Dès lors la dépêche pouvait lui être remise immédiatement et il lui serait facile de profiter du cheval du domestique pour revenir au Clink sans perdre une minute. Mistress Delvin laissa Émily libre de décider si elle irait seule à Redwood-Hall, ou si elle attendrait le retour de Mirabel.

Dans ces conditions, Émily aurait témoigné d’une obstination déraisonnable si elle eût persisté à vouloir partir. Elle consentit donc à attendre.

La mer était calme comme un lac. Dans le silence profond qui régnait autour du Clink, on entendit résonner le galop rapide d’un cheval. C’était Mirabel sans doute. Émily s’élança à sa rencontre. Ce n’était que le domestique.

Lorsque l’homme mit pied à terre devant la maison, Émily crut lui voir une physionomie troublée.

« Pas de fâcheuses nouvelles, j’espère ?

– Il y a eu un accident, miss.

– Pas à M. Mirabel ?

– Non, non, miss, à une pauvre diablesse de femme qui venait de Lasswade. »

Émily regarda mistress Ellmother postée près d’elle comme un fidèle garde du corps.

« Ce ne peut pas être mistress Rook ? dit-elle.

– Si fait ! C’est bien là le nom, miss. Elle a voulu descendre avant l’arrêt du train, elle est tombée sur le quai.

– Et elle s’est blessée ?

– Grièvement, à ce qu’on dit. Quelques hommes l’ont transportée dans une maison voisine, et on a couru chercher le docteur.

– M. Mirabel était-il de ceux qui ont été à son secours ?

– Il était de l’autre côté de la voie, miss. Je lui remettais sa dépêche juste au moment du malheur. Nous avons vivement traversé. M. Mirabel était en train de me dire qu’il se servirait de ma bête pour rentrer, quand il a entendu le nom. Là-dessus, il a tout de suite changé d’idée et il a suivi ceux qui portaient la femme.
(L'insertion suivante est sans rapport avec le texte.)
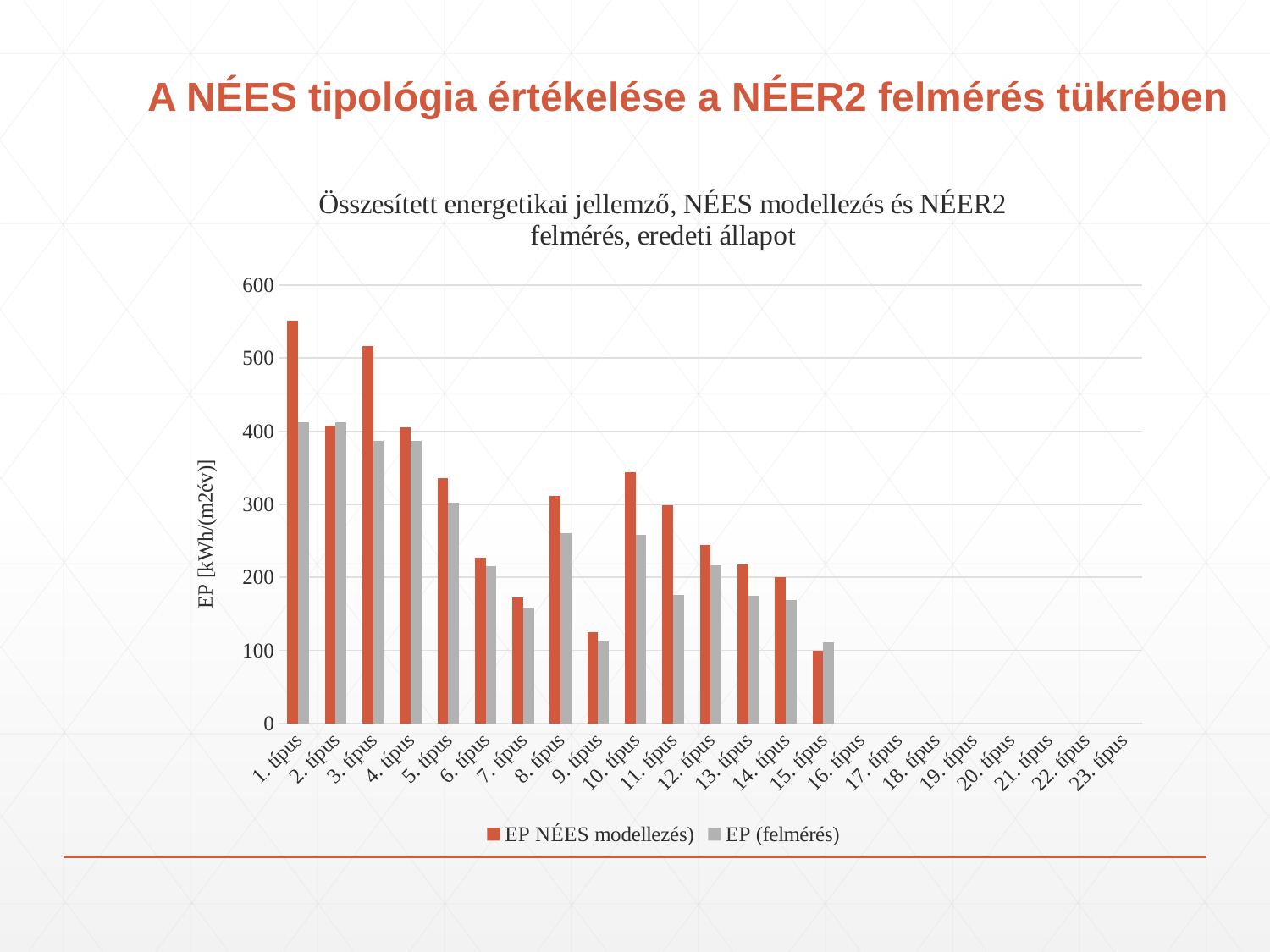
For 1. típus, which is larger: EP NÉES modellezés or EP (felmérés)? EP NÉES modellezés Among the categories with plotted bars, which has the lowest value for EP NÉES modellezés? 15. típus Is the EP (felmérés) value for 15. típus greater or less than 200? less Which category has the highest value for EP NÉES modellezés? 1. típus Is the EP NÉES modellezés value for 5. típus greater or less than 300? greater How many series does the legend list? 2 Is the EP (felmérés) value for 11. típus greater or less than 200? less What is the label of the y axis? EP [kWh/(m2év)] How many categories are labelled on the x axis? 23 What kind of chart is shown on the slide? bar chart For 15. típus, which is larger: EP NÉES modellezés or EP (felmérés)? EP (felmérés)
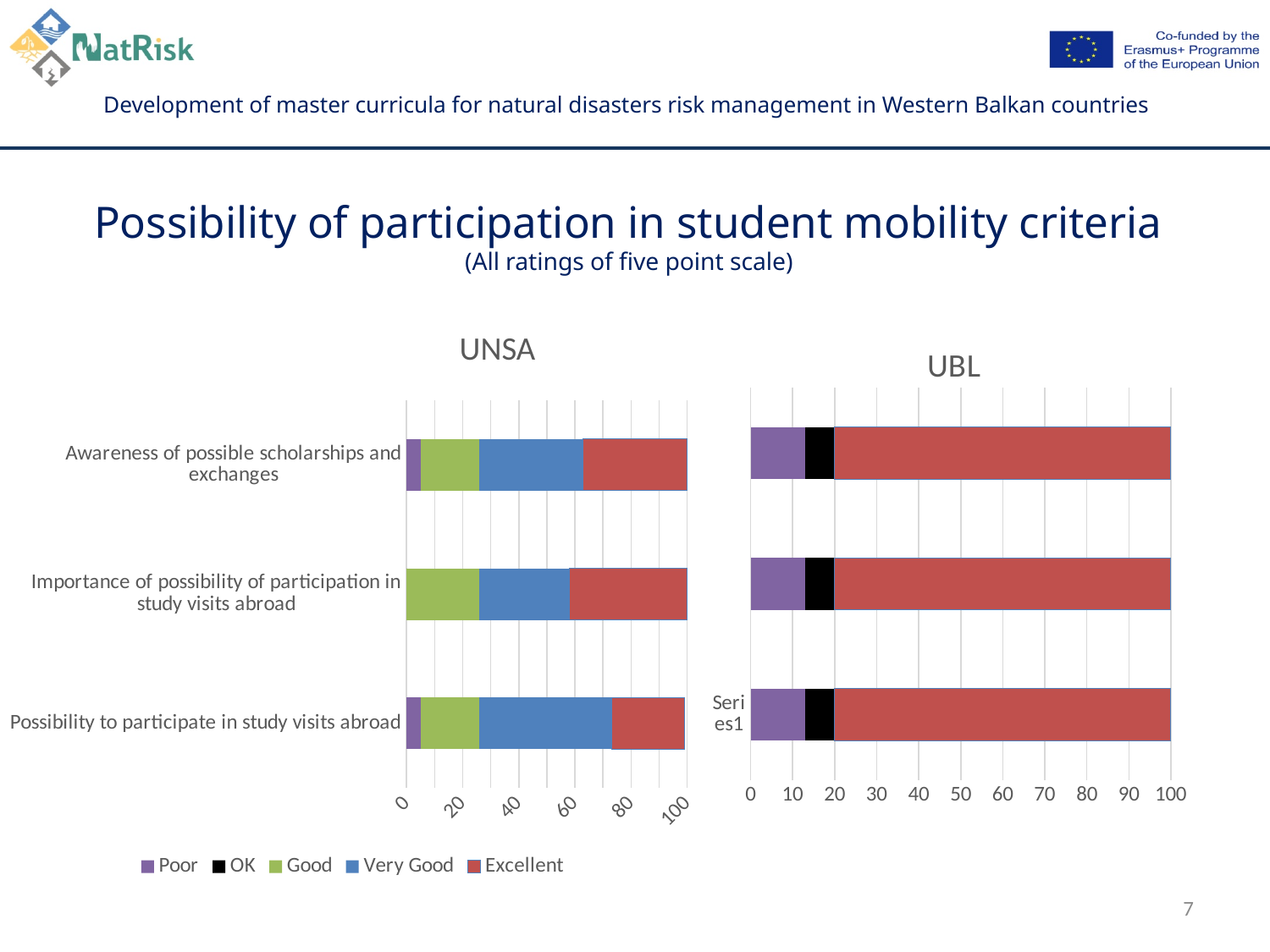
In the UNSA chart, is the Very Good value for 'Possibility to participate in study visits abroad' greater or less than 20? greater In the UBL chart, is the Excellent value for the top bar greater or less than 50? greater In the UNSA chart, is the Excellent segment larger for 'Awareness of possible scholarships and exchanges' or for 'Possibility to participate in study visits abroad'? Awareness of possible scholarships and exchanges In the UNSA chart, which category has no Poor segment? Importance of possibility of participation in study visits abroad In the UBL chart, is the Poor value for the bottom bar (Series1) greater or less than 20? less In the UNSA chart, is the Very Good segment larger for 'Possibility to participate in study visits abroad' or for 'Awareness of possible scholarships and exchanges'? Possibility to participate in study visits abroad How many categories are shown in the UNSA chart? 3 Which rating does the red colour represent in the legend? Excellent How many bars are shown in the UBL chart? 3 What type of chart is the UNSA chart? bar chart How many series does the legend list? 5 In the UBL chart, what is the total of the top stacked bar? 100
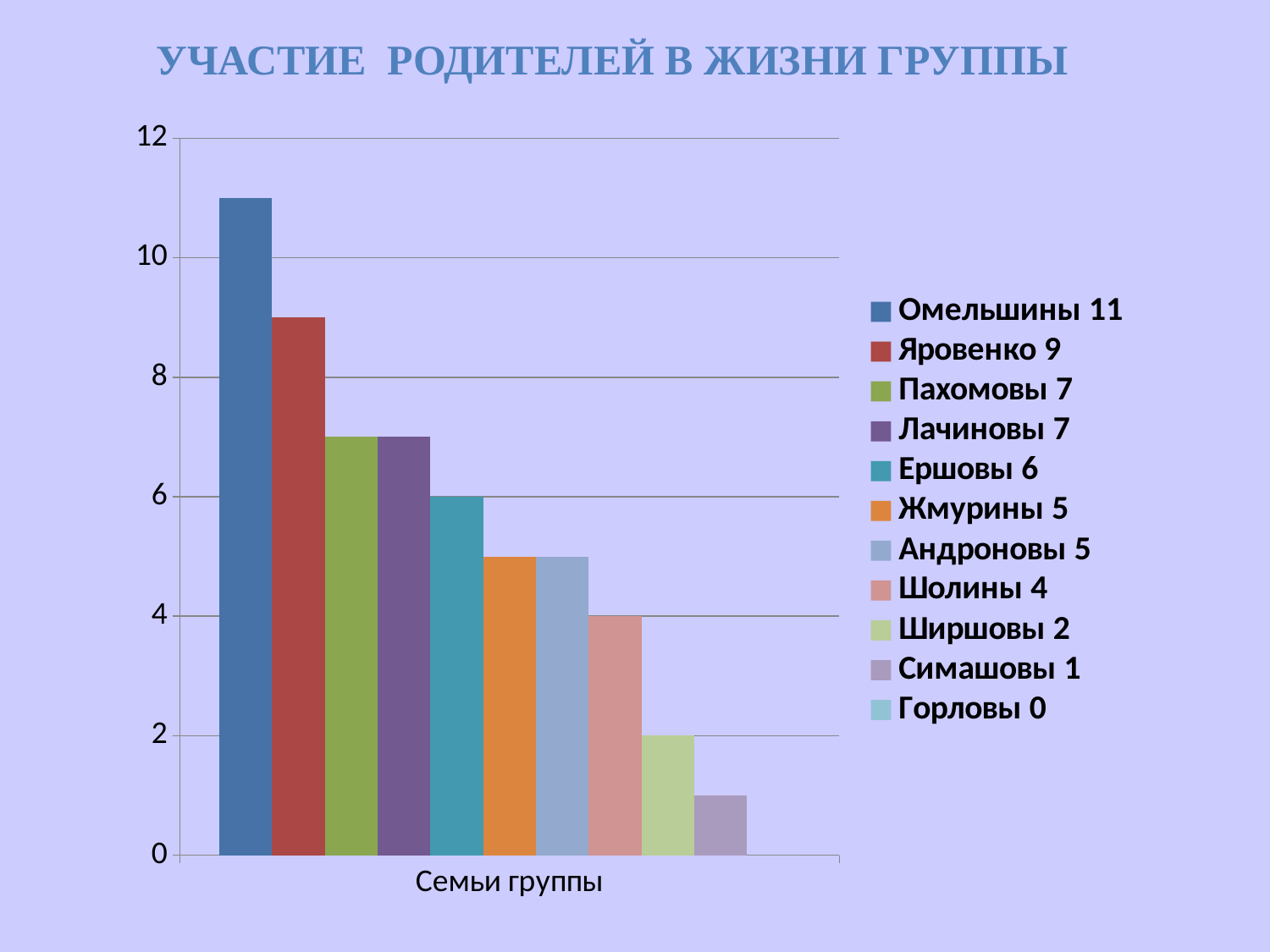
Which family has the lowest value? Горловы Do the bar values rise or fall from left to right along the x axis? fall What type of chart is shown on the slide? bar chart What is the title of the chart? УЧАСТИЕ РОДИТЕЛЕЙ В ЖИЗНИ ГРУППЫ Which is larger, the value for Ширшовы or the value for Симашовы? Ширшовы Is the value for Яровенко greater or less than 8? greater What is the value for Омельшины? 11 Which family has the highest value? Омельшины What is the difference between the values for Омельшины and Яровенко? 2 What is the value for Шолины? 4 How many series does the legend list? 11 What is the value for Ершовы? 6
– L’a-t-on laissé entrer ?

– Le docteur ne voulait pas. Il disait qu’il allait examiner la blessée et que personne ne devait être là, sauf son mari et la maîtresse de la maison.

– Alors M. Mirabel est resté pour la voir ?

– Oui, miss. Il a dit qu’il attendrait une journée entière s’il le fallait, et il m’a remis ce petit mot de billet pour notre maîtresse. »

Émily s’était tournée vers mistress Ellmother :

« Il m’est impossible de rester ici, ne sachant pas si dans une heure mistress Rook sera morte ou vivante. Je vais partir pour Belford et vous m’accompagnerez. »

Le domestique s’interposa.

« Je vous demande pardon, miss, mais c’est le désir exprès de M. Mirabel que vous n’alliez à Belford sous aucun prétexte.

– Pourquoi cela ?

– Il ne me l’a pas dit. »

Émily regardait avec une défiance assez bien fondée le billet à mistress Delvin que le domestique tenait à la main. Selon toute apparence, M. Mirabel n’avait écrit que pour recommander à sa sœur de ne pas lui permettre de bouger.

La voiture toute attelée attendait à la porte. Prompte à se résoudre, Émily pensa qu’il était loisible de se servir de cette voiture mise formellement à sa disposition dix minutes auparavant.

« Prévenez votre maîtresse, dit-elle au domestique, que je vais à Belford au lieu d’aller à Redwood-Hall. »

Un instant après, la jeune fille et mistress Ellmother roulaient sur la route qui devait les conduire près de mistress Rook et de Mirabel.